• What you will do:
Given the material below, output exactly the lines from the line with "scientific name: Connochaetes taurinus" to the line with "Label granularity: sequence-level.", both ends included, and no other lines.

• Records for this exercise:

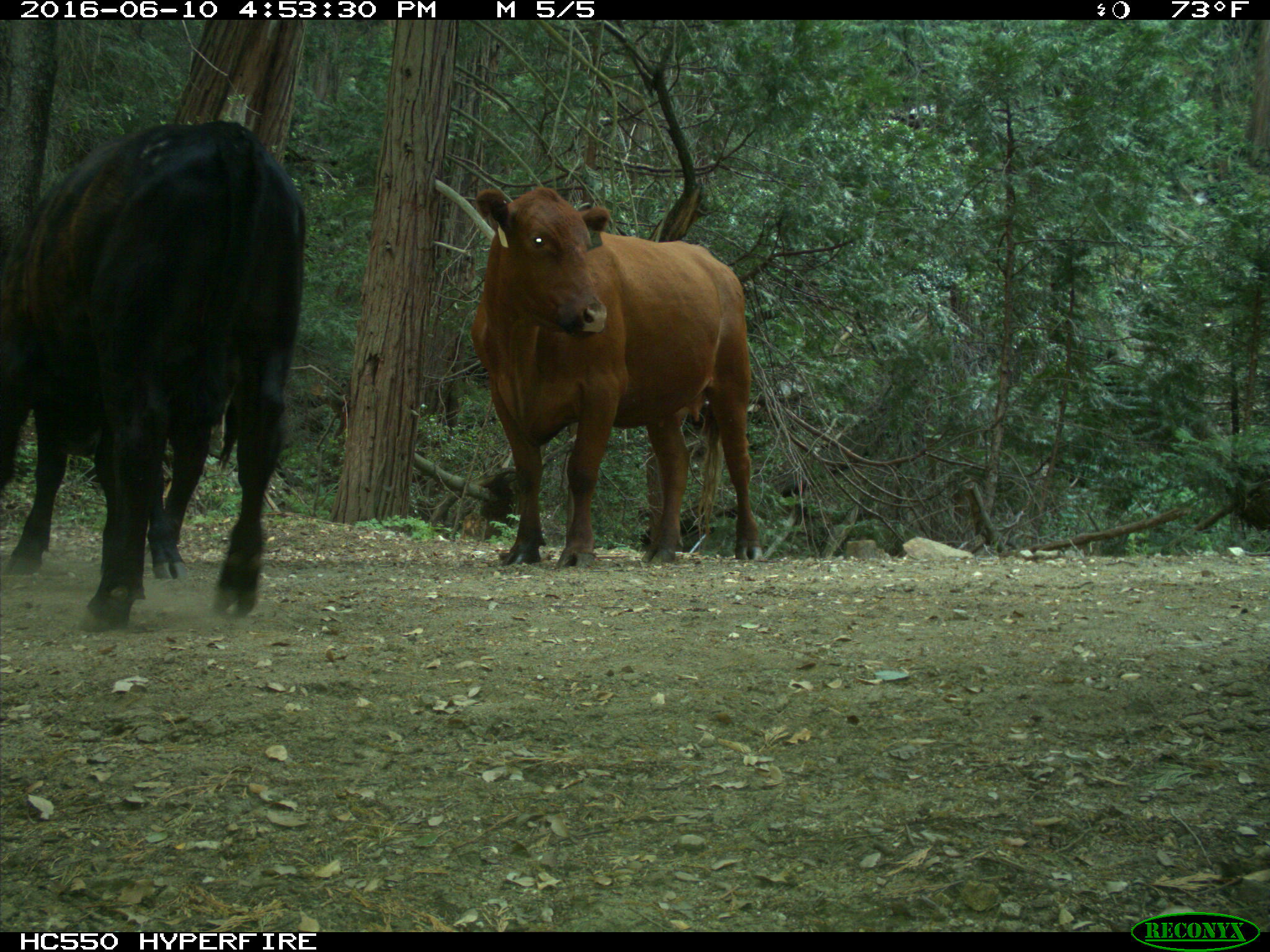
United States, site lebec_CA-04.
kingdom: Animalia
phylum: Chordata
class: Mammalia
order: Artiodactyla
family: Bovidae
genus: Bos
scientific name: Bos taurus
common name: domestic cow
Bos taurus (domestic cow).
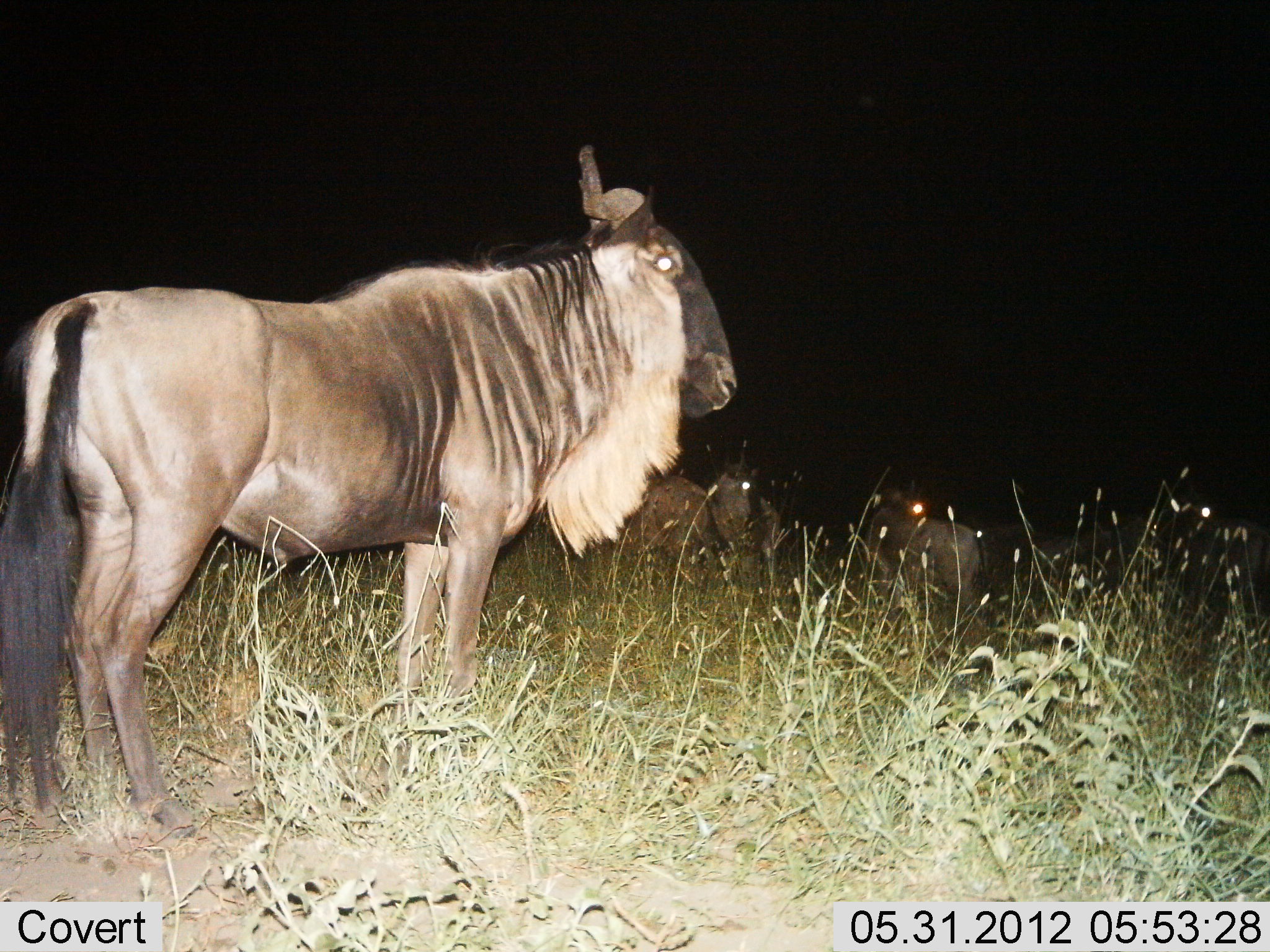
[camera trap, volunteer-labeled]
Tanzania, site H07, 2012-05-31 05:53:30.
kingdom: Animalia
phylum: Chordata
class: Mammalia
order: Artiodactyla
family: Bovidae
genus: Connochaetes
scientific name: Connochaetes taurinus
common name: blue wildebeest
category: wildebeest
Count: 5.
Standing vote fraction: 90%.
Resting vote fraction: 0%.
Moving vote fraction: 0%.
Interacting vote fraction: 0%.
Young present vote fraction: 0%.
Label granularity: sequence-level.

...

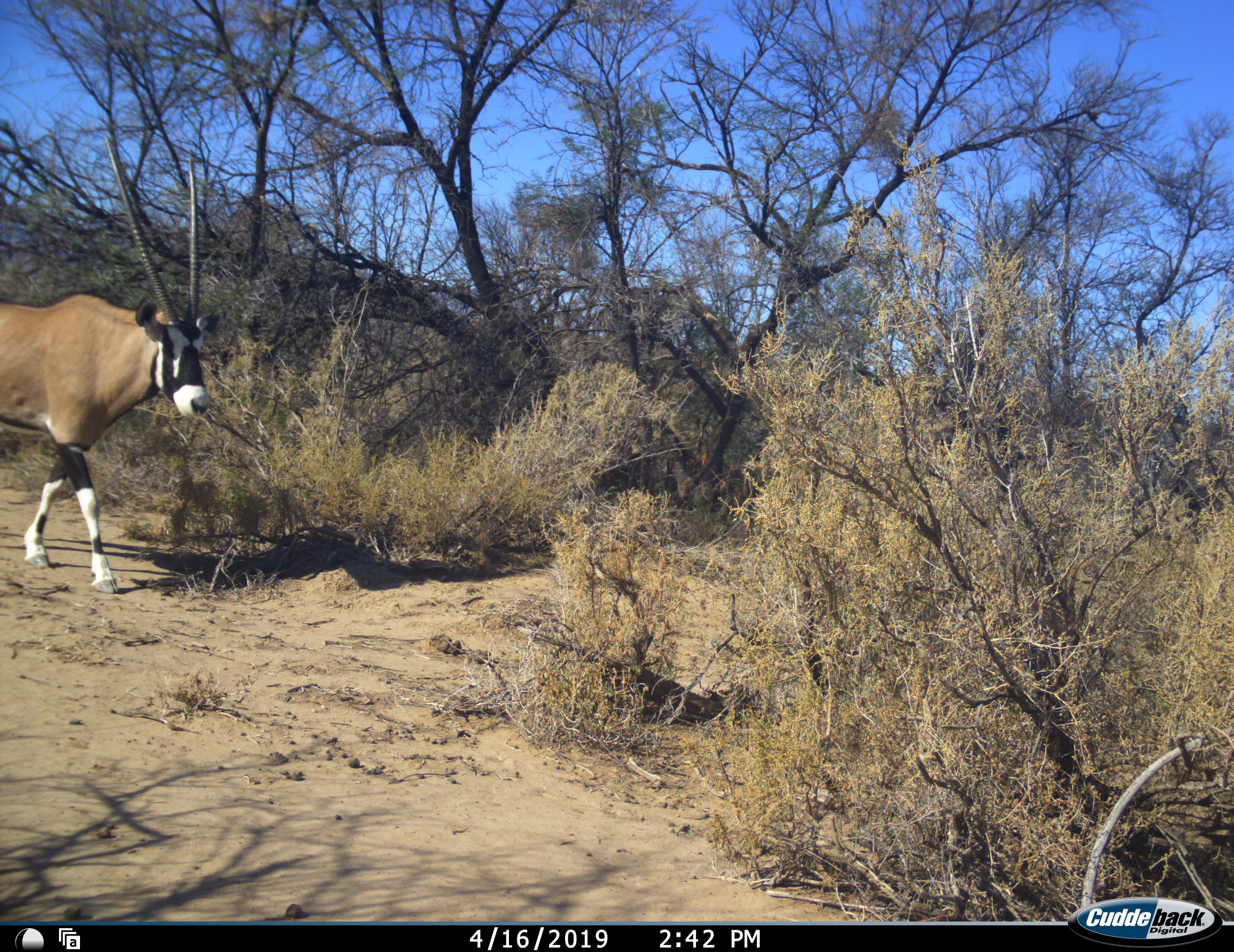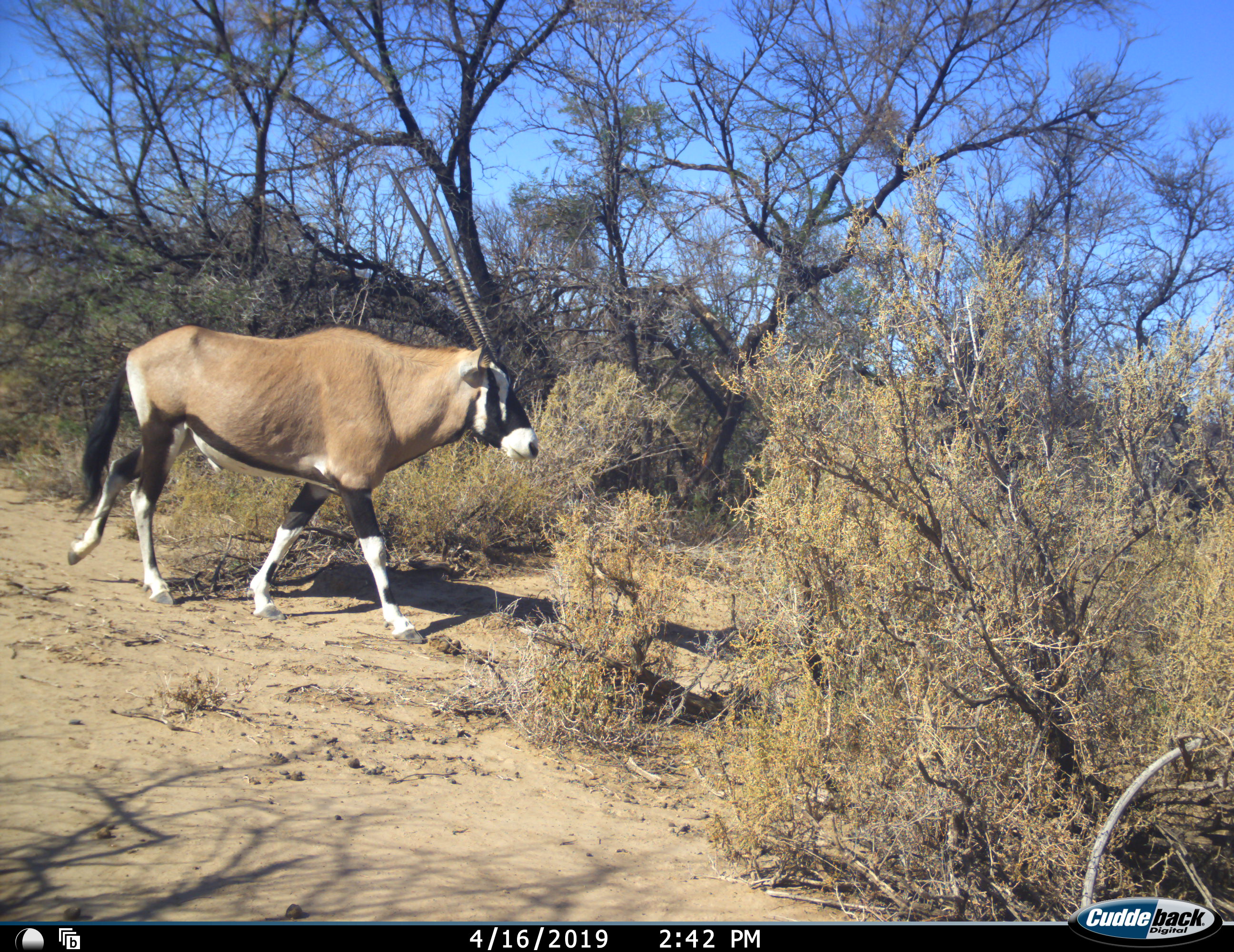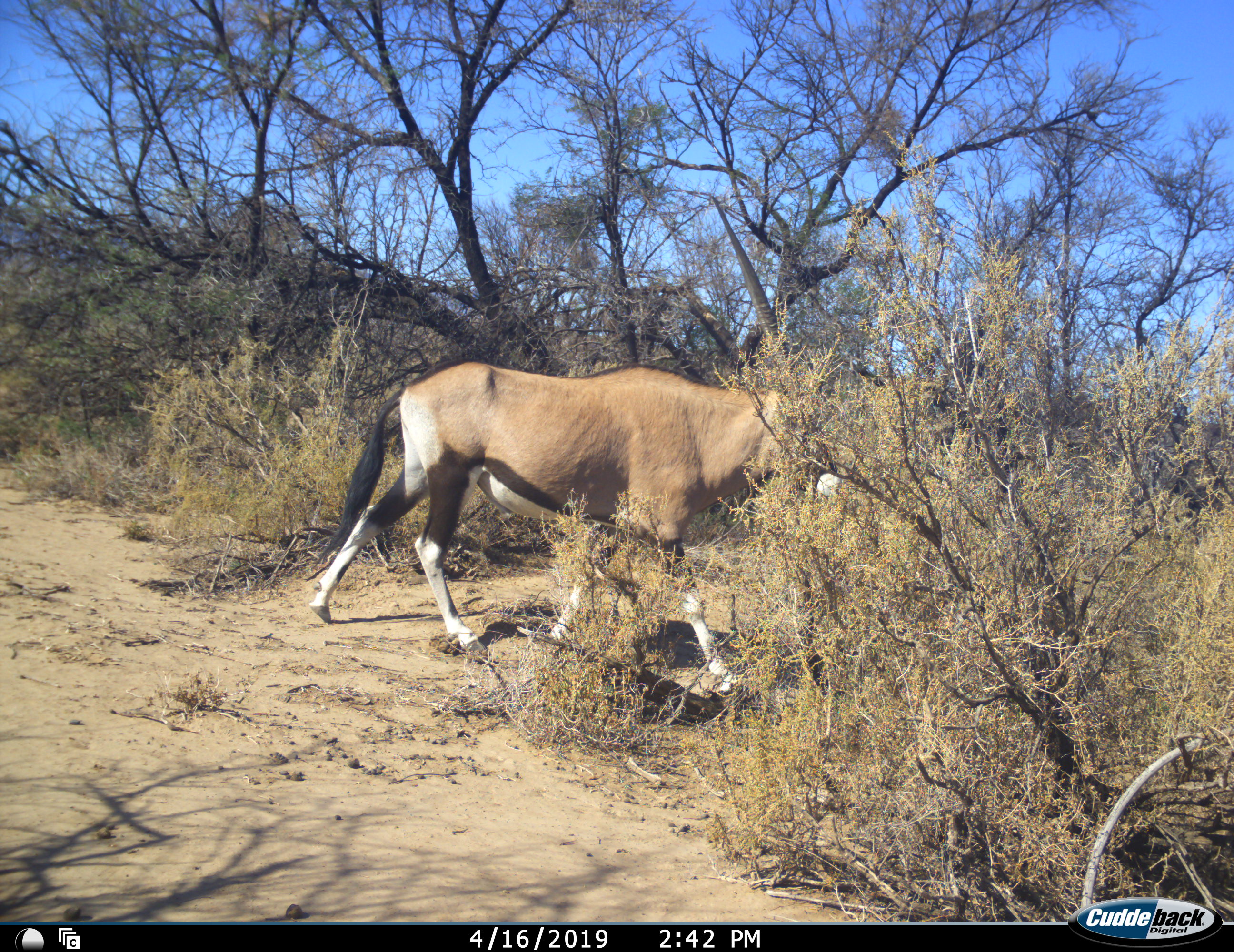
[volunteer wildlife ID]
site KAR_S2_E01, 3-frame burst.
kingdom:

• Solution for this task:
scientific name: Connochaetes taurinus
common name: blue wildebeest
category: wildebeest
Count: 5.
Standing vote fraction: 90%.
Resting vote fraction: 0%.
Moving vote fraction: 0%.
Interacting vote fraction: 0%.
Young present vote fraction: 0%.
Label granularity: sequence-level.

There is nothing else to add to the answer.